Un soir de novembre 2012. New-York, Fifth Avenue. Miek Calcoen-Declercq reçoit avec son mari Marc, Consul de Belgique à New-York, une délégation belge d’hommes d’affaires et de journalistes venus pour le Belgian Day à Wall Street. C’est un accueil chaleureux dénué de toute raideur qui nous attend à l’entrée du somptueux appartement avec vue sur Central Park. Miek, attentive, a un mot agréable pour chacun. Nous sommes bien au-delà de la simple courtoisie diplomatique. Une sincérité, un dynamisme et une générosité se dégagent de cette femme. Nous convenons de nous revoir.

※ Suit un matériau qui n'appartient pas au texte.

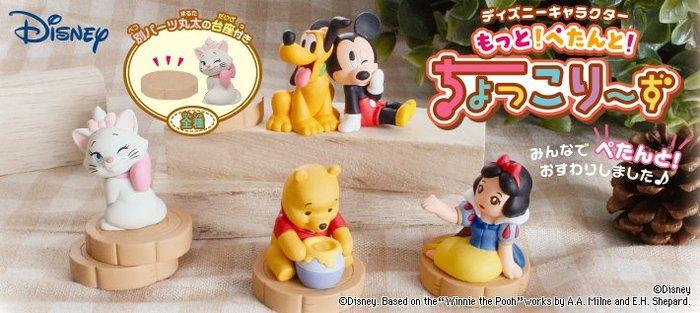 新奇玩具☆T-ARTS 迪士尼 坐姿系列  人氣角色 轉蛋 扭蛋 共5款 米奇 維尼 白雪公主 瑪麗貓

Mardi matin, le temps nous est compté et nous sommes conscientes qu’à défaut de pouvoir l’arrêter, il nous faut en saisir chaque instant. Miek est économiste de formation. Parfaite trilingue, elle entame sa carrière chez Shell avant de suivre son mari à Tokyo en 1990. « Je venais d’avoir mon premier enfant, je gagnais très bien ma vie quand Marc a décidé de quitter la KB où il travaillait. Il avait réussi le concours diplomatique et rêvait d’entamer une carrière internationale », se souvient Miek.

Mais pour Miek, il n’est pas question de se contenter d’être « la femme du diplomate ». Elle travaille à la Chambre de Commerce à Tokyo et, après la naissance de son deuxième enfant, elle donnera des cours de cuisine en anglais à des Japonaises dans les somptueux locaux de l’ambassade belge à Tokyo dirigée à l’époque par Patrick Nothomb, père d’Amélie. Les postes se succéderont ponctués par l’arrivée d’un troisième enfant : Buenos Aires, Paris, Bruxelles (Représentation permanente auprès de l’Union Européenne), Singapour et New-York en août 2012.

Ces postes à l’étranger sont entrecoupés de retours en Belgique où Marc travaille pour le Ministère des Affaires Etrangères. « A chaque retour en Belgique, j’ai retrouvé du travail. Cependant, mes séjours à l’étranger sont considérés chaque fois comme un « black gap » même si mon expérience là-bas est très enrichissante. Il faut cependant reconnaitre que le fait d’être trilingue et de ne pas être trop exigeante au niveau salarial m’a permis de retrouver chaque fois un emploi. Aujourd’hui, à 50 ans, j’accepte de travailler pour un salaire équivalent à celui de quelqu’un de 30 ans. J’avoue honnêtement que c’est dur de quitter un travail en partant à l’étranger et de recommencer à zéro en revenant en Belgique. Je me suis aussi investie comme Family Officer au Ministère des Affaires Etrangères pour aider les familles en poste à l’étranger dans toutes leurs démarches familiales : santé, scolarité, divorce,…», reconnaît Miek.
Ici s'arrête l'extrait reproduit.